Ce scénario, ci-après dénommé scénario "transports", a pour objectif d'évaluer l'impact, sur le système énergétique et les émissions, d'un nouveau partage entre modes de transport1en vue de réduire la congestion routière. Le scénario repose sur des propositions du gouvernement belge et sur une série de mesures reprises par la Commission européenne dans son Livre blanc "La politique européenne des transports à l'horizon 2010 : l'heure des choix".
En ce qui concerne le transport des personnes, le gouvernement belge a pour ambition de relever le taux d'occupation des voitures. La création de parkings accessibles pour le co-voiturage et la promotion des plans de transport au sein des entreprises sont des initiatives susceptibles d'encourager le co-voiturage2, et ainsi de rencontrer l'objectif poursuivi.
Les mesures du Livre blanc sont plutôt axées sur une redistribution entre modes de transport et sur une meilleure utilisation du système de transport. Elles ne visent pas une diminution des activités de transport ou de la mobilité des personnes et des marchandises. Eu égard au principe de subsidiarité, de tels objectifs relèvent de la compétence des Etats membres. Par contre, la Commission européenne ambitionne bien un découplage entre croissance de l'activité économique et croissance des pressions sur le système de transport et l'environnement. Pour assurer un développement durable du transport, une approche intégrée devrait être privilégiée qui combinerait politique de tarification appropriée, encouragement des alternatives au transport par route et investissements dans un réseau trans-européen des transports (voir option C du Livre blanc). Ces mesures ont pour objectif non seulement un glissement vers des alternatives au transport par route et aérien, mais également un taux d'occupation et de chargement plus élevé des véhicules.

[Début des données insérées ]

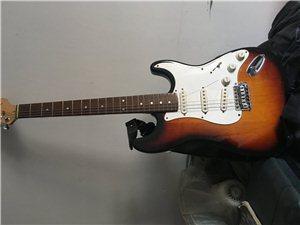 韩国产电吉他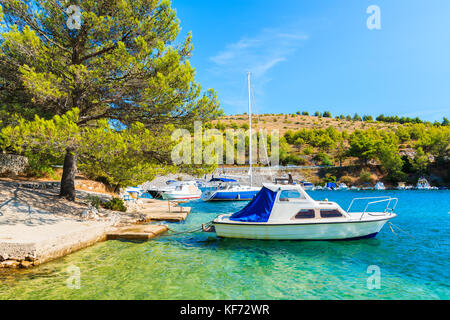 Boote im schönen Meeresbucht zwischen Sibenik und Primosten, Dalmatien, Kroatien - Stockfoto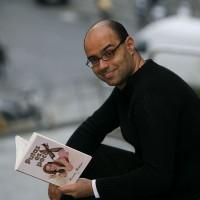 Hernán Migoya con su libro 'Putas es poco' Fotografía de Òscar Mach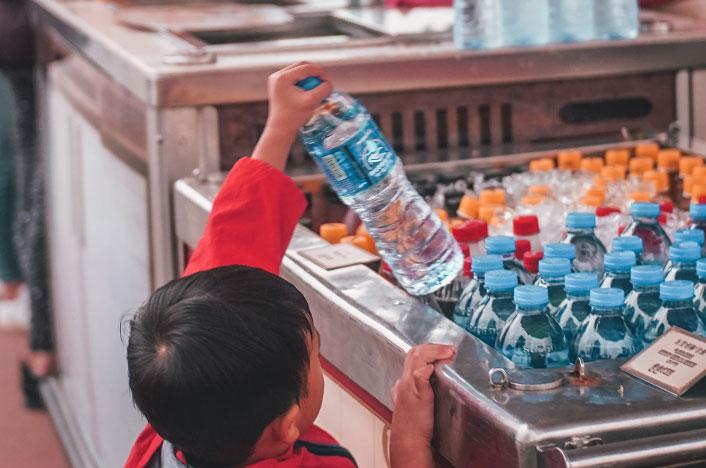 Problema de agua potable en México: niño comprando agua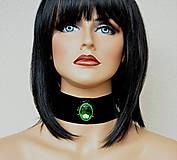 Náhrdelníky - Choker náhrdelník zo zeleným kabošonom - 7987450_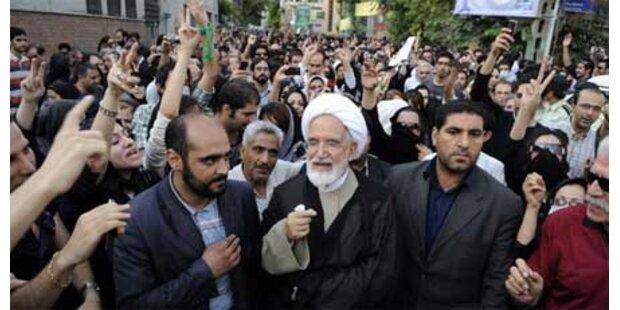 Regimekritiker Moussavi & Karroubi verhaftet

La Commission européenne a calculé qu'à l'horizon 2010, ces mesures pourraient réduire le nombre de véhicules-kilomètre et les émissions de co2 provenant du transport de personnes de respectivement 11 % et 13 % par rapport à une projection tendancielle. Pour le transport de marchandises, la réduction est estimée à 19 % pour le nombre de véhicules-kilomètre et à 15 % pour les émissions de co2.

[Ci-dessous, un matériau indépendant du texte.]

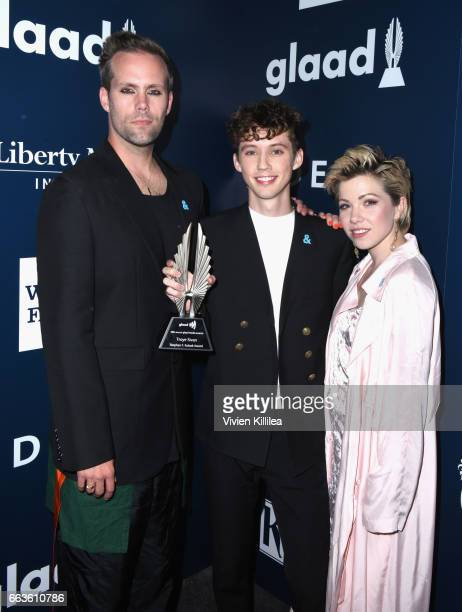 Songwriter Justin Tranter honoree Troye Sivan and singer Carly Rae Jepsen pose with the Stephen F Kolzak Award during the 28th Annual GLAAD Media...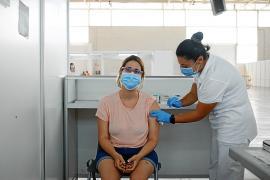 Una enfermera administrando una de las dosis de la vacuna en el Recinto Ferial de Ibiza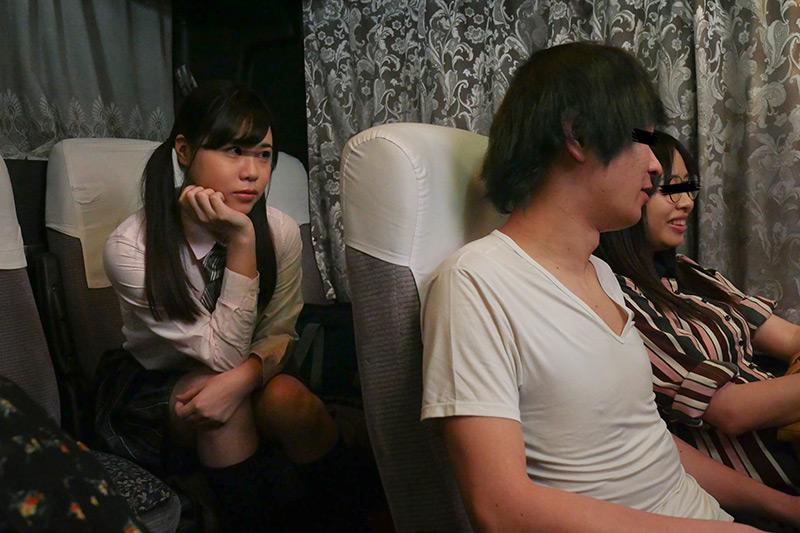 夜行バスで出会った痴女J○に手コキで焦らされて1 画像 3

1. Hypothèses du scénario "transports"
Le scénario "transports" part des mêmes hypothèses générales que le scénario de référence. Par contre, si l'activité totale de transport (personnes et marchandises) est identique à celle du scénario de référence, son allocation entre les différents modes de transport est différente.

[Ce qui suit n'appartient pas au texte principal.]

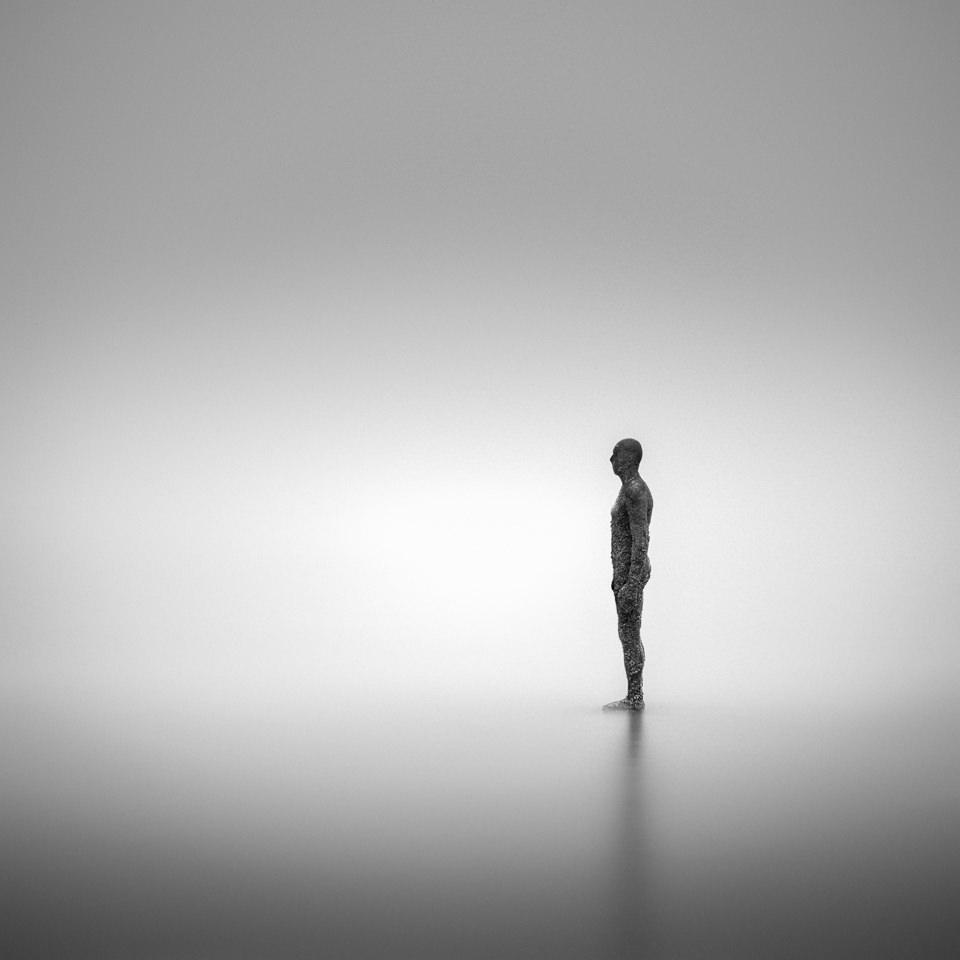 Ein Mann steht im Wasser.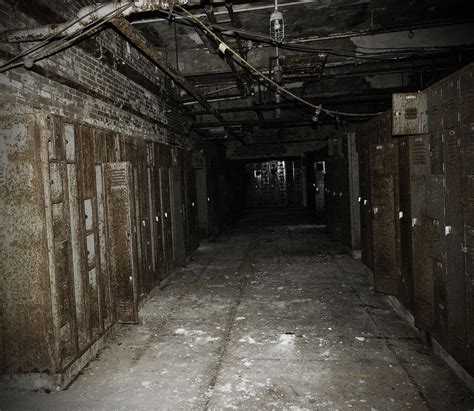 creepy school basement   ideas home cosiness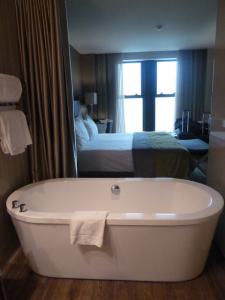 Otra foto de la bañera de la habitación del Hotel Melia Braga 5*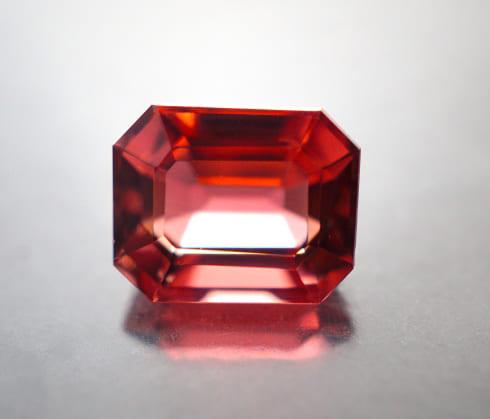 「赤色の宝石|ガーネット【柘榴石(ざくろいし)】」のイメージ画像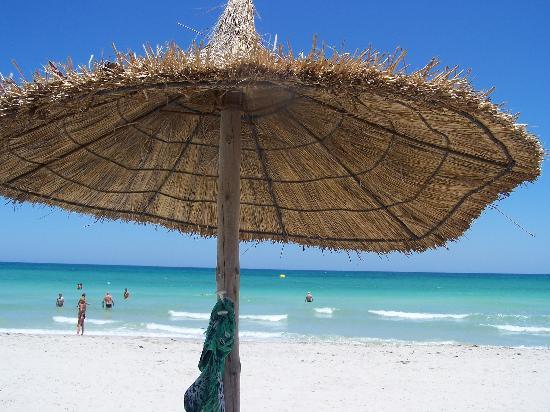 Radisson Blu Palace Resort & Thalasso, Djerba: vue mer depuis le transat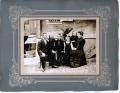 Foto 06345 - Familie Gasser-Gasser vor der Säge ca. 19212 - Hoisel's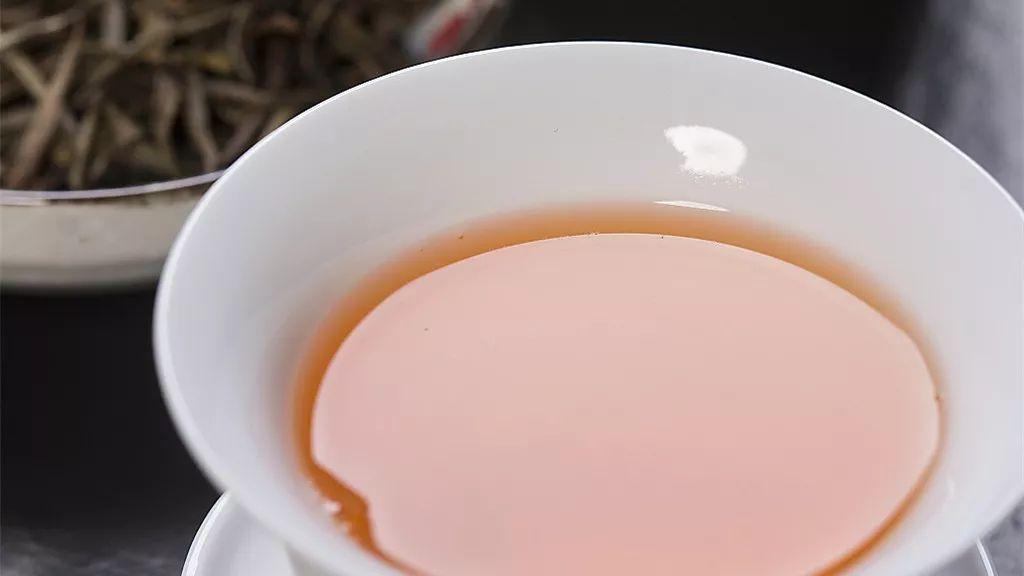 喝茶越喝越渴?真相在这里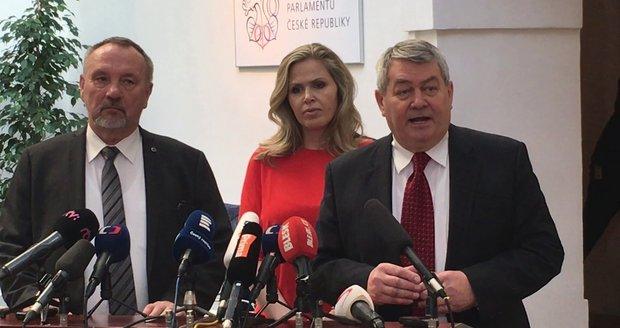 """""""Perverzní a zbožné přání KSČM."""" Zdanění církevních restitucí čelí kritice Senátu"""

L'évolution jusqu'à 2010 des parts de marché des différents modes de transport est basée sur les chiffres de l'option C du Livre blanc, avec la condition supplémentaire que la part de marché du transport ferroviaire de personnes devrait atteindre au minimum 7,6 %3 à l'horizon 2010. Au-delà de 2010, les parts du marché de tous les modes de transport évoluent en fonction des coûts relatifs des différents modes de transport et des habitudes de consommation des utilisateurs.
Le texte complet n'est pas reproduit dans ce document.